Une profonde complicité

Aujourd’hui, le moment est venu de faire plus ample connaissance avec Sébastien Bühler, «Bübü» pour les intimes. Encore que ce Tramelot pur sucre, né le 25 juillet 1985, soit une figure très familière au sein du club, puisqu’il y tient, déjà depuis longtemps, un rôle de premier plan. Que ce soit sur le terrain, en tant qu’ancien junior et joueur actif de talent – au poste de demi récupérateur ou de défenseur central –, et actuellement comme senior et entraîneur d’une de nos équipes de juniors F. Et en dehors des pelouses, dans la peau précieuse d’un des sponsors principaux du FCTT.

C’est Sébastien qui, un beau jour, a suggéré à son ami Thierry Guenot de s’associer pour reprendre en main les destinées du FCTT. Les deux se connaissent et s’apprécient depuis belle lurette, entre autres pour avoir évolué côte à côte sous le maillot de la 1re équipe, en ligne médiane.

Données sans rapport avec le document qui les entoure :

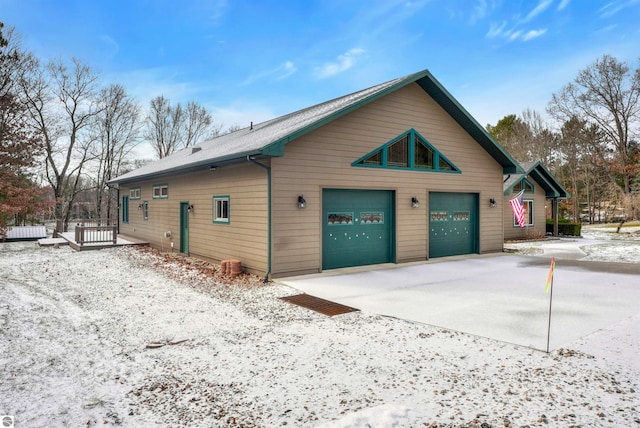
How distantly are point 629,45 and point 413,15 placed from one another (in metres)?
24.5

L’un et l’autre ont pour point commun en outre d’être des chefs d’entreprise à succès. «Le moment me semblait venu de nous impliquer davantage, de faire à notre tour quelque chose pour le bien du club», précise-t-il. «Pour ma part, je serai plus particulièrement en charge du dossier du sponsoring. Et de celui des manifestations, avec l’appui d’un petit comité de quatre ou cinq personnes que je suis en train de former. Thierry, lui, s’occupera avant tout de la gestion sportive. Il a le profil de l’emploi. Et j’avoue qu’il est facile de collaborer avec lui.» Sous-entendu: les deux sont liés par une profonde complicité.

Sébastien va tenter par ailleurs de faire avancer un projet qui lui tient spécialement à cœur, celui de la construction d’un terrain synthétique. «Ce sera mon cheval de bataille», affirme-t-il. «Le club est insuffisamment pourvu en matière d’infrastructures sportives, nos gamins ne jouent pas assez pendant la mauvaise saison.» Le refrain est connu. 

«Un petit truc en plus!»

Electricien de formation et connu dans la région pour s’être lancé à son compte, dans l’électro-ménager, dès l’âge de 20 ans, Sébastien a largement changé d’orientation professionnelle depuis lors. «Aujourd’hui», confie-t-il, «je fais de la gestion d’entreprises, spécialement dans l’immobilier. «Je suis à la tête de plusieurs sociétés et mène donc une vie riche et variée. Mais j’adore ça, j’adore me projeter, créer, prendre des décisions, partir en quête d’efficacité. Désormais, le FCTT sera un petit truc en plus!»

En parallèle, et comme s’il s’agissait de faire bonne mesure, ce solide gaillard, qui semble avoir une sainte horreur de l’inaction, est en possession d’un certificat en neurosciences cognitives et poursuit désormais son parcours afin d’obtenir le diplôme. Rien de tel peut-être pour remonter le moral des troupes après une défaite…

S’il a passé l’essentiel de sa carrière de joueur sous le maillot du FCTT, Sébastien a joué également pendant plusieurs années à Corgémont et à Bévilard. Marié à Cindy et père de Dénys et Naïm, il dit avoir repris goût au football, après une période «sans», grâce à l’enthousiasme de ses deux garçons passionnés. L’aîné, Dénys, fait ses armes dans les M11 des SR Delémont, le cadet, Naïm, dans les juniors F du FCTT, dont l’entraîneur n’est autre que son papa, qui sait décidément tout faire, puisqu’il est titulaire du diplôme C-UEFA.